A simple slip exposed links to the Assad regime, fake accounts and a deliberate disinformation campaign.
Sensationalist headlines, clickbait videos and wild accusations of support for terrorism stormed the virtual world in 2017 when the region’s biggest political crisis in decades erupted between Gulf Cooperation Council member states.
Behind this content stand various platforms, chief of which is QLeaks, which has been at the forefront of what appears to be a major disinformation campaign against Qatar.
A recent investigation by Eekad, an open-source intelligence platform in the Middle East, tore through layers of fake accounts, mysterious pages as well as general content that appears to target Qatar, in a bid to find the network behind QLeaks.
The four-month long investigation traced the popular online account back to the United Arab Emirates – which had been closely monitored by Eekad since the 2017 crisis.

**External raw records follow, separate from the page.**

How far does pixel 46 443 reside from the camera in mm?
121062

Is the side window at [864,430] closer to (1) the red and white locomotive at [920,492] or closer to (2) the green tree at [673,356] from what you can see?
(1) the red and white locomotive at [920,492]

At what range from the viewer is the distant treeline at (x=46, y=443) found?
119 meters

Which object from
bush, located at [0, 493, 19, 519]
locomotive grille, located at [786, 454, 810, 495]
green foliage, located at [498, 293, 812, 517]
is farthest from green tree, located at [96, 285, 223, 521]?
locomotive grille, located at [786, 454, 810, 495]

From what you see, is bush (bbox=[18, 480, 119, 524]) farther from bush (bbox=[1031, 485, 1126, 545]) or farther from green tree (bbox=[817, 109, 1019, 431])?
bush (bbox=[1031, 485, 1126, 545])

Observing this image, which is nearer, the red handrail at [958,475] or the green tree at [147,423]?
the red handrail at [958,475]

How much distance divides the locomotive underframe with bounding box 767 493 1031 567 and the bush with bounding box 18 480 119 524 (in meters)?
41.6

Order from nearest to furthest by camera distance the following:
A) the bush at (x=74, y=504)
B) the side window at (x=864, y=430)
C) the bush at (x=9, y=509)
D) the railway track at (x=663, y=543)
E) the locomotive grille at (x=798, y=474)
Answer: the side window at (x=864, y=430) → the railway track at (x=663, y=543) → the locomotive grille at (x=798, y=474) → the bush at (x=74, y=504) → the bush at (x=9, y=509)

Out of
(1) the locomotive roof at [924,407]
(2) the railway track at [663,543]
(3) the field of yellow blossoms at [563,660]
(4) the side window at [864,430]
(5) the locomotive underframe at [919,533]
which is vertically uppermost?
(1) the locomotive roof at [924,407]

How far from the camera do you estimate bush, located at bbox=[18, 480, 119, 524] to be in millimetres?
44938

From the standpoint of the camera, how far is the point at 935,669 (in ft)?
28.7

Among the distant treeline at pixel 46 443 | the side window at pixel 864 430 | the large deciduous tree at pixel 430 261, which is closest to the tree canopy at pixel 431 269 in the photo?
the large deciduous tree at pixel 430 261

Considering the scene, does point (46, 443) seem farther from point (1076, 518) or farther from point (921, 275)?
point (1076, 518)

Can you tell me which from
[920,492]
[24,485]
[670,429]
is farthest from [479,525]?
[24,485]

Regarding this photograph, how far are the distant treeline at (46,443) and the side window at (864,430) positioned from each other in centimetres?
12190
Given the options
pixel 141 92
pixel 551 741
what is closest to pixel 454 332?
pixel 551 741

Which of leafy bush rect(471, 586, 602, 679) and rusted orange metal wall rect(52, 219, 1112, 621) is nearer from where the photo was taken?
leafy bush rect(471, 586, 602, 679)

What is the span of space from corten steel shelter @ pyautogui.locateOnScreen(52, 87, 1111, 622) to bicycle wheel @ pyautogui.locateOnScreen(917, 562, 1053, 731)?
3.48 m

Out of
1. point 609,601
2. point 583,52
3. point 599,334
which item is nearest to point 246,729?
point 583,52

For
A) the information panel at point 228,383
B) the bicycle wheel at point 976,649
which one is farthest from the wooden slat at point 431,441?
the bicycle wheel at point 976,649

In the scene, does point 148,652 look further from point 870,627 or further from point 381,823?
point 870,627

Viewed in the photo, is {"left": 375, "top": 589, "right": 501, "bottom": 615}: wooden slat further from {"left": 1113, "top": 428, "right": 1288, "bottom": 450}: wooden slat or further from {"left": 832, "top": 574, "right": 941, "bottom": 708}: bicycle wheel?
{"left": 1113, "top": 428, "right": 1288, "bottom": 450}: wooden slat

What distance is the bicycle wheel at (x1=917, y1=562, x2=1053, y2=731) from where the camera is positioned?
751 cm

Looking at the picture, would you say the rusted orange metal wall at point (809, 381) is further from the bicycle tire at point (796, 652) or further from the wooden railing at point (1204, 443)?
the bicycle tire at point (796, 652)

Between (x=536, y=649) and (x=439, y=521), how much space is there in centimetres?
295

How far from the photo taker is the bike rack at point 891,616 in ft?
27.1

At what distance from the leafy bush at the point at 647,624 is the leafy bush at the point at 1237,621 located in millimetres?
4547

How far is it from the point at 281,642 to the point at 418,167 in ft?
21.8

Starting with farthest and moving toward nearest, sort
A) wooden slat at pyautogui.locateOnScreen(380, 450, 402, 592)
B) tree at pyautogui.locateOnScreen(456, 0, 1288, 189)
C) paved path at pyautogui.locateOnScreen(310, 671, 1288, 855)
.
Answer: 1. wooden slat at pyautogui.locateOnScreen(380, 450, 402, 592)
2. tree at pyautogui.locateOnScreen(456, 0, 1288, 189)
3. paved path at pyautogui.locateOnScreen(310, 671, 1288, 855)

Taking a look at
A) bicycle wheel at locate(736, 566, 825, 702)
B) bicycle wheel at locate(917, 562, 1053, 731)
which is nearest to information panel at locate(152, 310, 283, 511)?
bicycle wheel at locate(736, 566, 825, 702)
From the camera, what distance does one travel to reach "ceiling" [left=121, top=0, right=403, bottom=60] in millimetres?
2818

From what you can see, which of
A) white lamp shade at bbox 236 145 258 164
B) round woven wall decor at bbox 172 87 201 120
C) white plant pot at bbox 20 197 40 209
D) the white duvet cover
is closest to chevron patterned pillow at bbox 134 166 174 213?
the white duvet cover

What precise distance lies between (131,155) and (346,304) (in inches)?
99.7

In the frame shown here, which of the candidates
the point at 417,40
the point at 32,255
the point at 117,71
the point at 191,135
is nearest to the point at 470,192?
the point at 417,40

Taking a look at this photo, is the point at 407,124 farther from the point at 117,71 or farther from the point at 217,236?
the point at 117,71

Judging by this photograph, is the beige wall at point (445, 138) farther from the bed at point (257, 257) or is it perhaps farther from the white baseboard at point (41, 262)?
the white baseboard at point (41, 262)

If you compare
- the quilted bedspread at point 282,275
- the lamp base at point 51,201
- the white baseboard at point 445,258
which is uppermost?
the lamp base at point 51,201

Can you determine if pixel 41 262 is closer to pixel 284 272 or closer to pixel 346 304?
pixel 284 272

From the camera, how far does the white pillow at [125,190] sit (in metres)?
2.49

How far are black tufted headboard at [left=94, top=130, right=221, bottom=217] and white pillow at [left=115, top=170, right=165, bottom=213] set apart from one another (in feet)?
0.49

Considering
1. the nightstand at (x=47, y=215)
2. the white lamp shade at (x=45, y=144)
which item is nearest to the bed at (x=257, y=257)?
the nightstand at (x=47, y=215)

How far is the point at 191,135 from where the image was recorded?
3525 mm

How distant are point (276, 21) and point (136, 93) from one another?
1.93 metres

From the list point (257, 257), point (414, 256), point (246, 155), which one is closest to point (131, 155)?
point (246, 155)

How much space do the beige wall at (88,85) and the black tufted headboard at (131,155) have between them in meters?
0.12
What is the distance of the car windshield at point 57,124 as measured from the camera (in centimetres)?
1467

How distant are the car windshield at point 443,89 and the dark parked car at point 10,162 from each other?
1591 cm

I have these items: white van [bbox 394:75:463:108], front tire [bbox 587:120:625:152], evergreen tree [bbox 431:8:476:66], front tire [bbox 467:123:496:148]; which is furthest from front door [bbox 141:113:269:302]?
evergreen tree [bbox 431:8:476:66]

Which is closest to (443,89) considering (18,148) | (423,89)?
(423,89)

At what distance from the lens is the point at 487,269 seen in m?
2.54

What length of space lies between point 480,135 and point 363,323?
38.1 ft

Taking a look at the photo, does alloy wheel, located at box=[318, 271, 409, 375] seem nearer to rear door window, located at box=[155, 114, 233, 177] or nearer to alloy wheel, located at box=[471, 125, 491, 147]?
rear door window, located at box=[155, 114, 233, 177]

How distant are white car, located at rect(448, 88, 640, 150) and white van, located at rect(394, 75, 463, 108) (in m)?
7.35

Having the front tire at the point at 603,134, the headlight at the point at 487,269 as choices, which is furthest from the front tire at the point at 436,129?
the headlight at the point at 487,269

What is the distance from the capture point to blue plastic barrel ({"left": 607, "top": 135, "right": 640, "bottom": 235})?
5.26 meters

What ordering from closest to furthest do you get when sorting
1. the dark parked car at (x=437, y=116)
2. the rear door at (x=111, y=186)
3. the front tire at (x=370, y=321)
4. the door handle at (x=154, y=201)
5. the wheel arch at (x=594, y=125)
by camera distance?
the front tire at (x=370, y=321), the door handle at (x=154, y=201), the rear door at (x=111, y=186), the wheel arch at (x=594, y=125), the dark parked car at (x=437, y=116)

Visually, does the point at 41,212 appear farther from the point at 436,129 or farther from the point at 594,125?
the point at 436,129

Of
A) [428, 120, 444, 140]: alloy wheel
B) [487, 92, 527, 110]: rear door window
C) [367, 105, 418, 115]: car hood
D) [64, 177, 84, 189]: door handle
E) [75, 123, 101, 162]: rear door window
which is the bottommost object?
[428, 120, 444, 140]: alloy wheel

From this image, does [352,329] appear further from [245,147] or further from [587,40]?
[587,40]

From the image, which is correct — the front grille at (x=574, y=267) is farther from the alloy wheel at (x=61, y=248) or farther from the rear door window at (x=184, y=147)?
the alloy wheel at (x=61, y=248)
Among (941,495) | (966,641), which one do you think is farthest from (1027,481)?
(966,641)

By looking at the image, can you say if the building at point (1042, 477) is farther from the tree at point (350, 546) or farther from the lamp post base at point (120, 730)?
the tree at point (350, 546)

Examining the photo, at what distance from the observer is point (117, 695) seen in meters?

That year saw Saudi Arabia, the UAE, Bahrain, and Egypt sever all trade and diplomatic ties with Qatar, sending the region on a political whirlwind that affected residents, citizens and decades-long alliances.
Five years on, and just two years after the dispute was brought to a head, the intelligence entity said it was able to locate QLeaks’ operational headquarters, pointing the finger towards the UAE.
The discovery was made after closely tracking Arab File, or “Malafat Arabiya”, the main account that interacted with QLeaks. Eekad described Arab File as “the tip of the iceberg” in the investigation due to its close link to the platform.
Who are the individuals behind QLeaks?
By analysing Arab File, Eekad was able to break through with the discovery of a mass network of people behind QLeaks.
According to Eekad, UAE-based Mohammad Dagestani is behind Arab File, or at least manages the account, which pushes out QLeaks content.
Mohammad, who deactivated his Twitter account a week after the investigation was published, mentions on his LinkedIn page that he headed the social media accounts of UAE-based Erem News for eight years. That outlet has also been pushing out false news targeting Doha for years.
Speaking to Doha News, Dr. Mohamad Elmasry, Associate Professor in the Media and Cultural Studies Programme at the Doha Institute for Graduate Studies, said that the campaign comes against the backdrop of broader efforts by the UAE.
“The UAE government views democracy as an existential threat and has been the most antagonistic of all Arab governments vis-a-vis the Arab Spring. The Qatari government’s political, economic and media support for Arab Spring movements caused it to draw the ire of the UAE, which effectively unleashed a propaganda war against Qatar,” said Dr. Elmasry.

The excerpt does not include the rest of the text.